Other good albums worth checking out that were also released in 1977, but weren't quite good enough to make the top 10 and are listed below in no set order, so the best of the rest:

Motorhead
Motorhead 1977


After having their debut pulled the previous year, this official debut took its place and was basically a crude slice of hard rock, served up for beer drinkers and hellraisers!

Triumph
Rock & Roll Machine 1977


The second album from this Canadian hard rock trio, which showed some interesting and well executed forays into progressive rock, and the album is highlighted by its blowing title track.

Uriah Heep
Firefly 1977


The first John Lawton album after the sacking of David Byron. A stripped down affair that doesn’t match the band’s earlier work, but it’s still powerfully sung by the frizzy haired eyeshadow wearing John Lawton. The band also put out the Innocent Victim album the same year as well and it also has some good material on it.

━━━━

*WRITTEN TASK*: Continue the roundup of 1977 albums from where it stops.

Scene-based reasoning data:
━━━━

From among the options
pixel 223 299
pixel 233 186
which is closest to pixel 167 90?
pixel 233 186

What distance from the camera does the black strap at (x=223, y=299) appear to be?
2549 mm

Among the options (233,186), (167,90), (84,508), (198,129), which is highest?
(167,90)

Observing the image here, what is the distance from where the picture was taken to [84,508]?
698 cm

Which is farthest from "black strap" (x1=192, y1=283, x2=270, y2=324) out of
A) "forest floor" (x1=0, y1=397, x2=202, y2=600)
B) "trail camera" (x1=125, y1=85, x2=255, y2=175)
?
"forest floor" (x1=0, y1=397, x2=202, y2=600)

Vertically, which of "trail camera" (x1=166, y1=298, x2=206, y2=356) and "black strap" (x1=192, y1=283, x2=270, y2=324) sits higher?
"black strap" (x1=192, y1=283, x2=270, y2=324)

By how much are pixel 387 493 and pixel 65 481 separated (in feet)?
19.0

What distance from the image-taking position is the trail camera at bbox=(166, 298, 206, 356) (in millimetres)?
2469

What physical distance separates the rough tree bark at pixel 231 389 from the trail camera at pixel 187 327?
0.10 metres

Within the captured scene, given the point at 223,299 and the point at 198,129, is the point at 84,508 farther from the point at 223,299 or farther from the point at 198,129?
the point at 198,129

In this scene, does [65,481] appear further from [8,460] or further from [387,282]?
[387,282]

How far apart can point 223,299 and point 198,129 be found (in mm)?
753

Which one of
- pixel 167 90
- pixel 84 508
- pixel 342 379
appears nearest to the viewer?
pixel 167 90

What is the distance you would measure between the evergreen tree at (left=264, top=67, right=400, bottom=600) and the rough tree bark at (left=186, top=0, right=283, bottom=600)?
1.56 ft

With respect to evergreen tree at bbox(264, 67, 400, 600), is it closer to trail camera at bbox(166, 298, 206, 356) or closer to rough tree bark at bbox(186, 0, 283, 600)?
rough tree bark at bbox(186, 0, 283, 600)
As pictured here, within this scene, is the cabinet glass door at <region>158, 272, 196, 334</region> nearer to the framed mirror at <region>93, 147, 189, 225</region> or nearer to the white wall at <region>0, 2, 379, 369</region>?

━━━━

*WRITTEN ANSWER*:
Lone Star
Firing on All Six 1977


The band’s sophomore set which at times it’s long winded and complex and often easy to dismiss, but on repeated listens this Rush influenced record is quite an absorbing album with a good vocal performance by John Sloman and produced by Roy Thomas Baker.

Kiss
Love Gun 1977


With the band at the height of their popularity and Kiss merchandize flooding the market, the band gave us more of the same and this album is just one big party from the band! The following year the band would issue their solo sets.

Krokus
To You All 1977


Like the Kiss album this is an album with a party atmosphere and the overall product is quite different from the debut, there is also some good playing on the album as well.

Nazareth
Expect No Mercy 1977


Starts off as a return to form and the first side of the album is a potent and powerful rocker that ranks as one of the band’s best ever. Then we hit the later part of the album which sadly becomes weighed down in slower and weaker numbers.

Sammy Hagar
Sammy Hagar 1977


Sammy Hagar released two solo albums in 1977 and the eponymous Sammy Hagar was the stronger of the two and contains some strong material such as “Red” and builds on from his Montrose days.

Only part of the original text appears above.